Dr. Taylor's recent research and conference presentations center womanist rhetoric as method and theory; practical social justice pedagogy for faculty and students; and digital humanities methods for activist recovery projects. Her recent publications include “Saving Sound, Sounding Black, and Voicing America: John Lomax and the Creation of the 'American Voice'” in Sounding Out!: The Sound Studies Blog, June 8, 2015; a co-authored essay with Amy E. Earhart titled "Pedagogies of Race: Digital Humanities in the Age of Ferguson" in Debates in Digital Humanities, 2016, ed. by Lauren Klein and Matthew Gold. Recently, Dr. Taylor contributed “Reflections on Sandra Bland on the 3rd Anniversary of Her Death.” to the Online Roundtable on Sandra Bland, Black Perspectives, July 13, 2018, aaihs.org.
Dr. Taylor is working on a new digital humanities project from her Prairie View Women's Oral History Project which collects, preserves, curates, and displays the oral histories of women who have had a thirty (30) year or longer relationship to Prairie View A&M University.
Dr. Constance Crompton: "The Way We Teach Now: Building a DH Minor that Buttresses the Humanities."
Constance Crompton is an Assistant Professor in the Department of Communication at the University of Ottawa and Canada Research Chair in Digital Humanities.
Dr. Crompton co-directs the Lesbian and Gay Liberation in Canada project with Michelle Schwartz (Ryerson University). She serves as vice-president (English) of the Canadian Society for Digital Humanities/Société canadienne des humanités numériques and as an associate director of the Digital Humanities Summer Institute. She is co-editor, with Richard Lane and Ray Siemens, of Doing Digital Humanities: Practice, Training, Research (Routledge 2016). She teaches amazing students.

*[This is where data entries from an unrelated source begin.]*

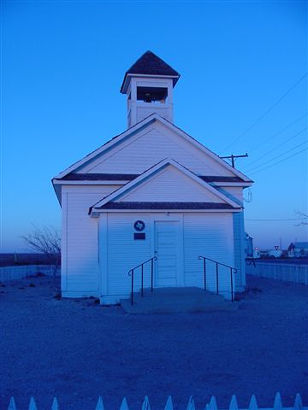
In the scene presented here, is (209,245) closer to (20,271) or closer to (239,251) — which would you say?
(239,251)

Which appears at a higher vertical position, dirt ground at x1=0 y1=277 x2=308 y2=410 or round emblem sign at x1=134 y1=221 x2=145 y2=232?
round emblem sign at x1=134 y1=221 x2=145 y2=232

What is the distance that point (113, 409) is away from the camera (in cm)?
545

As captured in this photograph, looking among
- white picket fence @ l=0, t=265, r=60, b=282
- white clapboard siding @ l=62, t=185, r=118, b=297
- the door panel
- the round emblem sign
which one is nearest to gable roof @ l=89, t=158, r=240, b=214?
the round emblem sign

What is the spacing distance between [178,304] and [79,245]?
19.3 ft

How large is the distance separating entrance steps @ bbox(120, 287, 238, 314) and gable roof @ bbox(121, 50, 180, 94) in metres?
10.0

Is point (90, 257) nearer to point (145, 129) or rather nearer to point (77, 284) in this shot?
point (77, 284)

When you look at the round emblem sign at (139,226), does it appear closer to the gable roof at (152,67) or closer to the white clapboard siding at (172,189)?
the white clapboard siding at (172,189)

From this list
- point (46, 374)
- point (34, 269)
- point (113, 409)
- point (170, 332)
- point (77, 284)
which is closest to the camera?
point (113, 409)

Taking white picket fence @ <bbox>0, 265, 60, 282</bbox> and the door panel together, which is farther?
white picket fence @ <bbox>0, 265, 60, 282</bbox>

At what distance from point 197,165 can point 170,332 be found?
10.0 m

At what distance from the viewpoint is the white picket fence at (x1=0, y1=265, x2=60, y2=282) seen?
28.8 metres

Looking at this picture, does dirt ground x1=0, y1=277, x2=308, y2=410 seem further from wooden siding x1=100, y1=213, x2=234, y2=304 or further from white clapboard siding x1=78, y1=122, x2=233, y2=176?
white clapboard siding x1=78, y1=122, x2=233, y2=176

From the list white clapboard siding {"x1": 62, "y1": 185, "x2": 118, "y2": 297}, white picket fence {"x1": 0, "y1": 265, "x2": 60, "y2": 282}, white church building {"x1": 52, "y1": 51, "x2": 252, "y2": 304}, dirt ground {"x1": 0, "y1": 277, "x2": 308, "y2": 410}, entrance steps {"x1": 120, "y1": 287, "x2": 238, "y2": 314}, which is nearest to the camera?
dirt ground {"x1": 0, "y1": 277, "x2": 308, "y2": 410}

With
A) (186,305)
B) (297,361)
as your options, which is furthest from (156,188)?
(297,361)
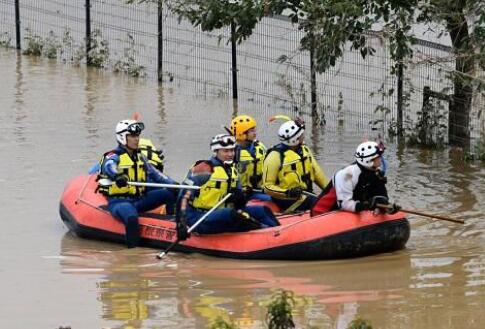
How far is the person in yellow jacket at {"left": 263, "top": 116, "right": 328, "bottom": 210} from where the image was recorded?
15602mm

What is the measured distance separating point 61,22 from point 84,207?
1753cm

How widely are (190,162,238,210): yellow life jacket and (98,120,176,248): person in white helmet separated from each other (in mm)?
854

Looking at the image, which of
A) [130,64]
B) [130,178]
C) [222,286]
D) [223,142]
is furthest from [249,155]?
[130,64]

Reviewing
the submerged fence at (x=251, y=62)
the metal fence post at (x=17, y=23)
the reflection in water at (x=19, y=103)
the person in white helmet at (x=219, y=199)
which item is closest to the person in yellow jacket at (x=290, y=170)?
the person in white helmet at (x=219, y=199)

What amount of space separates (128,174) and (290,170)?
1.76 m

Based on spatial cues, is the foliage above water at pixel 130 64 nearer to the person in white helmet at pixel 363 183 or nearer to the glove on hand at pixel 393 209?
the person in white helmet at pixel 363 183

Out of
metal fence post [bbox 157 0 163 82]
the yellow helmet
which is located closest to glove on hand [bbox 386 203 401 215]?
the yellow helmet

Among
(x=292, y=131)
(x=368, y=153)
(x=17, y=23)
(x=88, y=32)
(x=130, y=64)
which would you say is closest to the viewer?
(x=368, y=153)

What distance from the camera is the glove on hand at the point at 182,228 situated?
14.7 m

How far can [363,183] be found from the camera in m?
14.7

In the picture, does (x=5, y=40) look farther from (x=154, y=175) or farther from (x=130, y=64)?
(x=154, y=175)

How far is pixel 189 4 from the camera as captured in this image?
2119 cm

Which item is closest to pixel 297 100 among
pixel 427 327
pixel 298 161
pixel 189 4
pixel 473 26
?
pixel 189 4

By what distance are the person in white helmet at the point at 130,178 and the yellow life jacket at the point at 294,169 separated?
1.25m
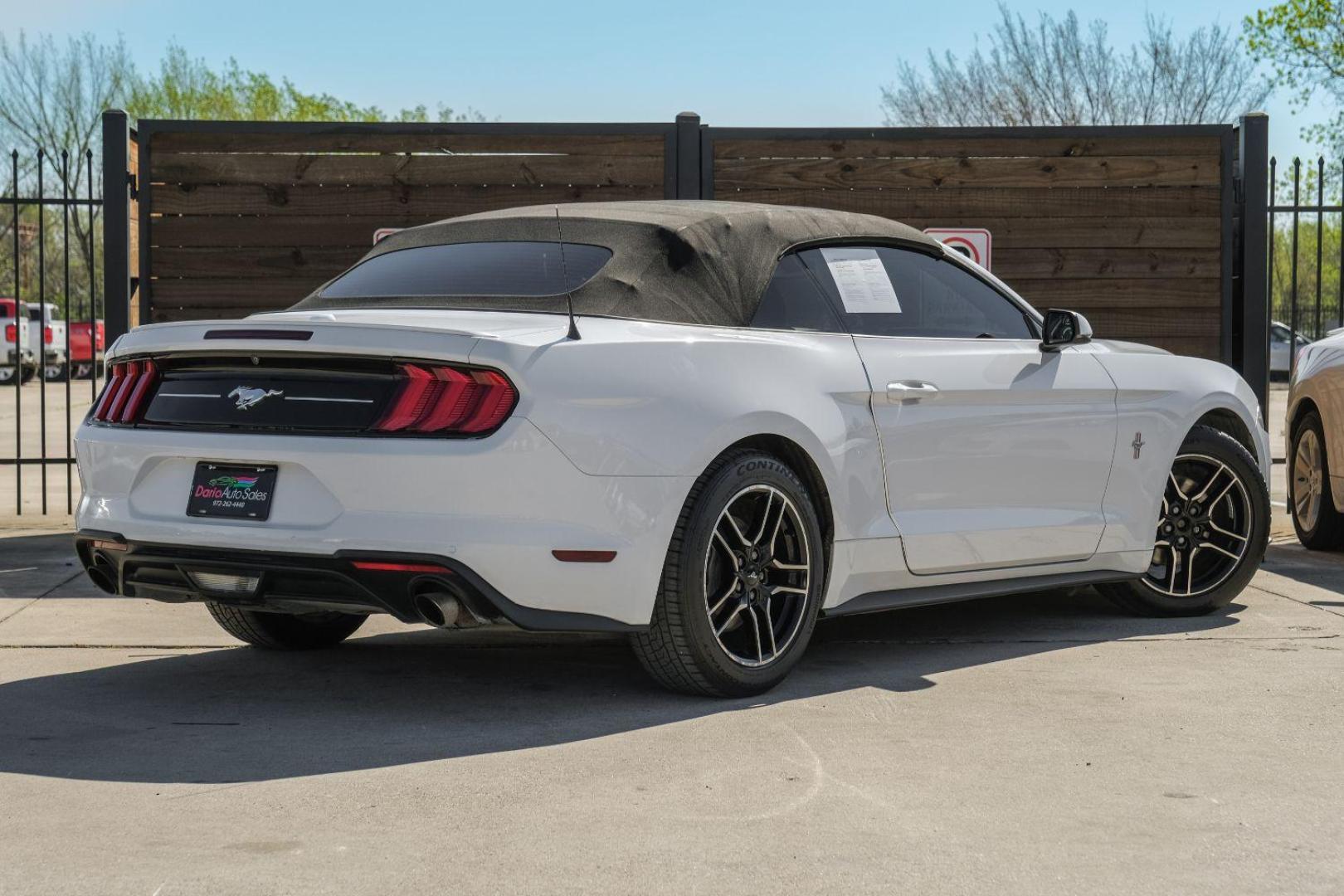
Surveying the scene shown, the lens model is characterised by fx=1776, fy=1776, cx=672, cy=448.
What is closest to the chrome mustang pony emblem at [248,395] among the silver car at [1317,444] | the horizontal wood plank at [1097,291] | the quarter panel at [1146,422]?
the quarter panel at [1146,422]

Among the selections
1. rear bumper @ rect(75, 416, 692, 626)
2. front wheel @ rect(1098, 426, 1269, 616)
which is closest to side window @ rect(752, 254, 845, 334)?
rear bumper @ rect(75, 416, 692, 626)

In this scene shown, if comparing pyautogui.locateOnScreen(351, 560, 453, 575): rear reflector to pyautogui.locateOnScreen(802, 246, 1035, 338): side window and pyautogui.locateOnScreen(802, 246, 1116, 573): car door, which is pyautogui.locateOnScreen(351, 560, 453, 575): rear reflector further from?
pyautogui.locateOnScreen(802, 246, 1035, 338): side window

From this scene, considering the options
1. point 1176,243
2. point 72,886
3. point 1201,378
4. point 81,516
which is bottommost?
point 72,886

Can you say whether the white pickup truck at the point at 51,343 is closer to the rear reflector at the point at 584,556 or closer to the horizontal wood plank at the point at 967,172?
the horizontal wood plank at the point at 967,172

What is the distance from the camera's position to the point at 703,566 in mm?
5121

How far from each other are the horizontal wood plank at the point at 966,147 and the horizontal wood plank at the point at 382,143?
2.12 ft

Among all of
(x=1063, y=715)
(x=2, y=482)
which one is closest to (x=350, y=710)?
(x=1063, y=715)

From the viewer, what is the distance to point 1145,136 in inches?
412

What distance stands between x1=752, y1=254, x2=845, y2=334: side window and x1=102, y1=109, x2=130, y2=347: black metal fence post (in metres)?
5.32

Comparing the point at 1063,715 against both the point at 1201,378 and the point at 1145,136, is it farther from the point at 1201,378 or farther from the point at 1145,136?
the point at 1145,136

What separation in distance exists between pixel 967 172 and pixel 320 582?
6472mm

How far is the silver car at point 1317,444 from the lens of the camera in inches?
361

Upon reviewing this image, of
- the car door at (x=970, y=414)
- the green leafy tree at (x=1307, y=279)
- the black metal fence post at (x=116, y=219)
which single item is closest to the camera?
the car door at (x=970, y=414)

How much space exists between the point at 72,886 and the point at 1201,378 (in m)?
4.98
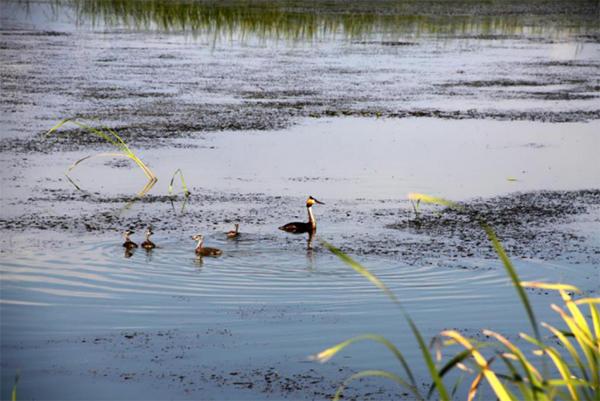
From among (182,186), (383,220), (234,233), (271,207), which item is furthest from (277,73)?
(234,233)

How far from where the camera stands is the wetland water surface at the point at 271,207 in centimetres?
557

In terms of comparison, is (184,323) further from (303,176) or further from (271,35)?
(271,35)

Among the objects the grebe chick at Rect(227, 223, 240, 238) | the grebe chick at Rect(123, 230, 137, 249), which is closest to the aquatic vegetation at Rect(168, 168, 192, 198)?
the grebe chick at Rect(227, 223, 240, 238)

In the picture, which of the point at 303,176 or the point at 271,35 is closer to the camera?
A: the point at 303,176

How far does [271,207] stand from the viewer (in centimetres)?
880

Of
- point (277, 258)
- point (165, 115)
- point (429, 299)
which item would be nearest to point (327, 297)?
point (429, 299)

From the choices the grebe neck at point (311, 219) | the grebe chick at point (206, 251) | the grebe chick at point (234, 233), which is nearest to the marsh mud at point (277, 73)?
the grebe neck at point (311, 219)

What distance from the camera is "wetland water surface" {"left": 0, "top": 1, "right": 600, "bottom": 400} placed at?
557cm

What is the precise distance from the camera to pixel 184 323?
237 inches

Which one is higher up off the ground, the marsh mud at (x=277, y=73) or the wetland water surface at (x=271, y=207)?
the wetland water surface at (x=271, y=207)

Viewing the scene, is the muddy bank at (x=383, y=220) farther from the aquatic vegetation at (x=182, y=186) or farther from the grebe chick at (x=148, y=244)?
the grebe chick at (x=148, y=244)

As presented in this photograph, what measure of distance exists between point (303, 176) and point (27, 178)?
2225 millimetres

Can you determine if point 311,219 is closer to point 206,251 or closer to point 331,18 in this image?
point 206,251

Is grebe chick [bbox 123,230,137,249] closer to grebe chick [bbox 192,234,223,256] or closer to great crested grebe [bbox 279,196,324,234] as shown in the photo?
grebe chick [bbox 192,234,223,256]
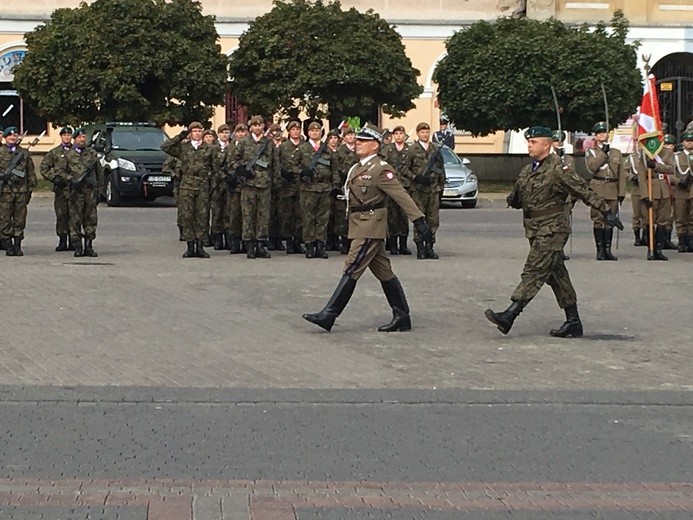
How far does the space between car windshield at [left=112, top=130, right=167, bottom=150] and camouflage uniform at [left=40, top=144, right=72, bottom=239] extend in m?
11.1

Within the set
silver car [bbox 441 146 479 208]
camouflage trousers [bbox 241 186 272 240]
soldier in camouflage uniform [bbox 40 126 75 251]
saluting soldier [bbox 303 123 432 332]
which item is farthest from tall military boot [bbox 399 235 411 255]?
silver car [bbox 441 146 479 208]

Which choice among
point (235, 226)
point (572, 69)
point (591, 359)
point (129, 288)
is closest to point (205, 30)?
point (572, 69)

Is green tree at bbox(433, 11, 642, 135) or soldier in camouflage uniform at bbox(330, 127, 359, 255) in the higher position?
green tree at bbox(433, 11, 642, 135)

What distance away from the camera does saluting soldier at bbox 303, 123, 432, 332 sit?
12273 millimetres

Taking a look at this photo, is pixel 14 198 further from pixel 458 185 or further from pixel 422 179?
pixel 458 185

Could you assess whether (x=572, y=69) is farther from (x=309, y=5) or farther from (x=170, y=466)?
(x=170, y=466)

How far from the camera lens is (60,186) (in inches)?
744

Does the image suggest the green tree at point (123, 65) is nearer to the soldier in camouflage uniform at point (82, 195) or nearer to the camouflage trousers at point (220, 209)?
the camouflage trousers at point (220, 209)

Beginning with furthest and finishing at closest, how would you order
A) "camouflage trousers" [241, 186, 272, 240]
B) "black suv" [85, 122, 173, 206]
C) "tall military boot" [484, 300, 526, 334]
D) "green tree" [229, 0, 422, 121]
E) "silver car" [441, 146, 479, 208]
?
"green tree" [229, 0, 422, 121] < "silver car" [441, 146, 479, 208] < "black suv" [85, 122, 173, 206] < "camouflage trousers" [241, 186, 272, 240] < "tall military boot" [484, 300, 526, 334]

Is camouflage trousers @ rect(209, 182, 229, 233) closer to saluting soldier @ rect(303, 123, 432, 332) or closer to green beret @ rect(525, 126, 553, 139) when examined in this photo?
saluting soldier @ rect(303, 123, 432, 332)

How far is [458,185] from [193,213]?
1322 cm

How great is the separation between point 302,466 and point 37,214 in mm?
19916

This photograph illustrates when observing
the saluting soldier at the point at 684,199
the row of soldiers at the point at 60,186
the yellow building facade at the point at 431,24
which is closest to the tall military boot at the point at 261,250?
the row of soldiers at the point at 60,186

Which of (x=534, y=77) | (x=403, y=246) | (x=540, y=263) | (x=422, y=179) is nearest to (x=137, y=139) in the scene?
(x=534, y=77)
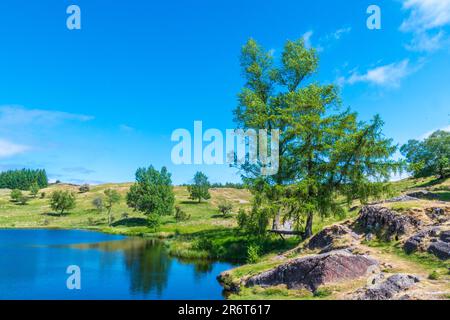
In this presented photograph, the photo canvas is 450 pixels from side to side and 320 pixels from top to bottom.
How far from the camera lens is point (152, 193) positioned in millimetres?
98750

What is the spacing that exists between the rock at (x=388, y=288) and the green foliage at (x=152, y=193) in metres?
76.0

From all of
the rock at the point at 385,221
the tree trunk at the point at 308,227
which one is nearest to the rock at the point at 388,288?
the rock at the point at 385,221

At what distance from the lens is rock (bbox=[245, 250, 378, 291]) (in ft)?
63.0

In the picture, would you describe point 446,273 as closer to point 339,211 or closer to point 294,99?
point 339,211

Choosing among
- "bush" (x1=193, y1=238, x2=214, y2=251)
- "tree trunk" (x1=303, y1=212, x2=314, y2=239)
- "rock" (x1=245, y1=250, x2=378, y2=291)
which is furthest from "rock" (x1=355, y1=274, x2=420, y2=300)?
"bush" (x1=193, y1=238, x2=214, y2=251)

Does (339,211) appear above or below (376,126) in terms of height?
below

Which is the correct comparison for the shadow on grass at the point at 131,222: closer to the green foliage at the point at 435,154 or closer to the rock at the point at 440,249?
the green foliage at the point at 435,154

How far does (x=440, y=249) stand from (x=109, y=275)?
26965 mm

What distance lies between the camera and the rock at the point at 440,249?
18.6 m

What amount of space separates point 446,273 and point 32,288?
2849cm

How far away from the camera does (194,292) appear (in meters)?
27.1
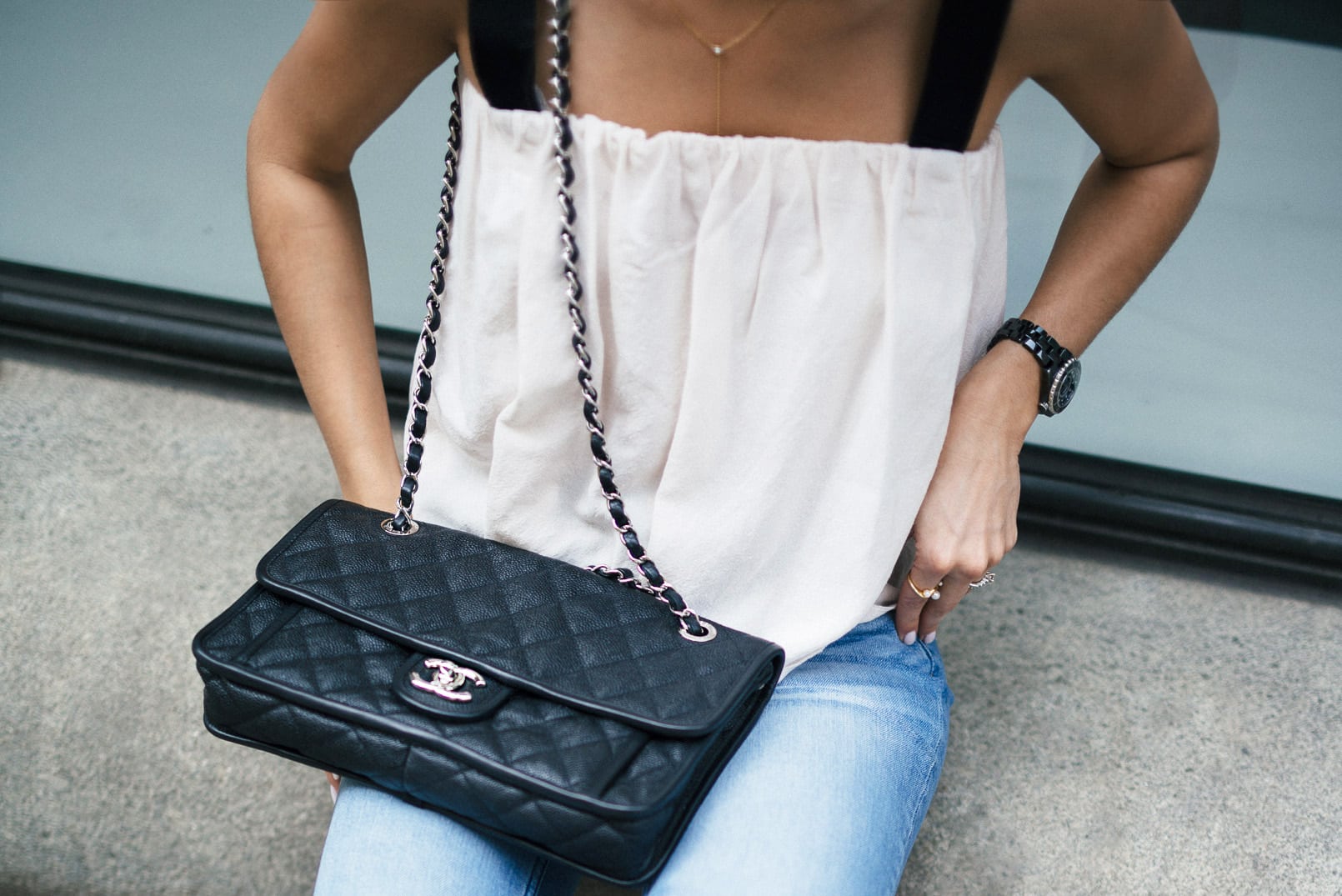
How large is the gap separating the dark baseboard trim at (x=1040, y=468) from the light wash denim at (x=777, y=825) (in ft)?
2.54

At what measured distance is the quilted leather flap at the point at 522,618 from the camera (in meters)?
0.66

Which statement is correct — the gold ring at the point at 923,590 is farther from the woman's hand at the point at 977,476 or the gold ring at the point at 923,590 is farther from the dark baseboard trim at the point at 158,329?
the dark baseboard trim at the point at 158,329

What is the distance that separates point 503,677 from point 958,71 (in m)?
0.51

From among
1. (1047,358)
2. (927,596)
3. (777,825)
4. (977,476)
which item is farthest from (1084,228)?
(777,825)

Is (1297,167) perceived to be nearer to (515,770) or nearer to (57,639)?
(515,770)

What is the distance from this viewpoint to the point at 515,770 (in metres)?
0.63

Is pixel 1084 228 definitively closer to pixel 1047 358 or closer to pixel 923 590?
pixel 1047 358

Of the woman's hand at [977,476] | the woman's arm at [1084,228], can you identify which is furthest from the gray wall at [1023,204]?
the woman's hand at [977,476]

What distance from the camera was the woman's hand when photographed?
0.82m

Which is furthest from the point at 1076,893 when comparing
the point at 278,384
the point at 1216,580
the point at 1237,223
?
the point at 278,384

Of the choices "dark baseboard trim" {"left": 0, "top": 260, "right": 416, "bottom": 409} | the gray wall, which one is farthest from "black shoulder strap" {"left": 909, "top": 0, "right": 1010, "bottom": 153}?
"dark baseboard trim" {"left": 0, "top": 260, "right": 416, "bottom": 409}

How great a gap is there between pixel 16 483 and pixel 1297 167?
186 cm

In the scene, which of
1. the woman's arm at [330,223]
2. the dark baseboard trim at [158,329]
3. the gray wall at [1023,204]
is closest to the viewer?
the woman's arm at [330,223]

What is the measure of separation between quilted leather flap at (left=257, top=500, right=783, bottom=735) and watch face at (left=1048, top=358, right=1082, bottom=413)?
34 centimetres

Dr. Ray Siemens: "Making Open Social Scholarship Work"
Ray Siemens is a Distinguished Professor in the Faculty of Humanities at the University of Victoria, Canada, in English and Computer Science, and past Canada Research Chair in Humanities Computing (2004-15). He is founding editor of the electronic scholarly journal Early Modern Literary Studies, and his publications include, among others, Blackwell's Companion to Digital Humanities (2004, 2015 with Schreibman and Unsworth), Blackwell's Companion to Digital Literary Studies (2007, with Schreibman), A Social Edition of the Devonshire MS (2012, 2015; MRTS/Iter, Wikibooks), Literary Studies in the Digital Age (2014; MLA, with Price), and The Lyrics of the Henry VIII MS (2018; RETS).
Dr. Siemens directs the Implementing New Knowledge Environments project, the Digital Humanities Summer Institute, and the Electronic Textual Cultures Lab. He serves as a member of governing council for the Social Science and Humanities Research Council of Canada, and recently serving as Vice President / Director of the Canadian Federation of the Humanities and Social Sciences (for Research Dissemination), Chair of the MLA Committee on Scholarly Editions, and Chair of the international Alliance of Digital Humanities Organizations.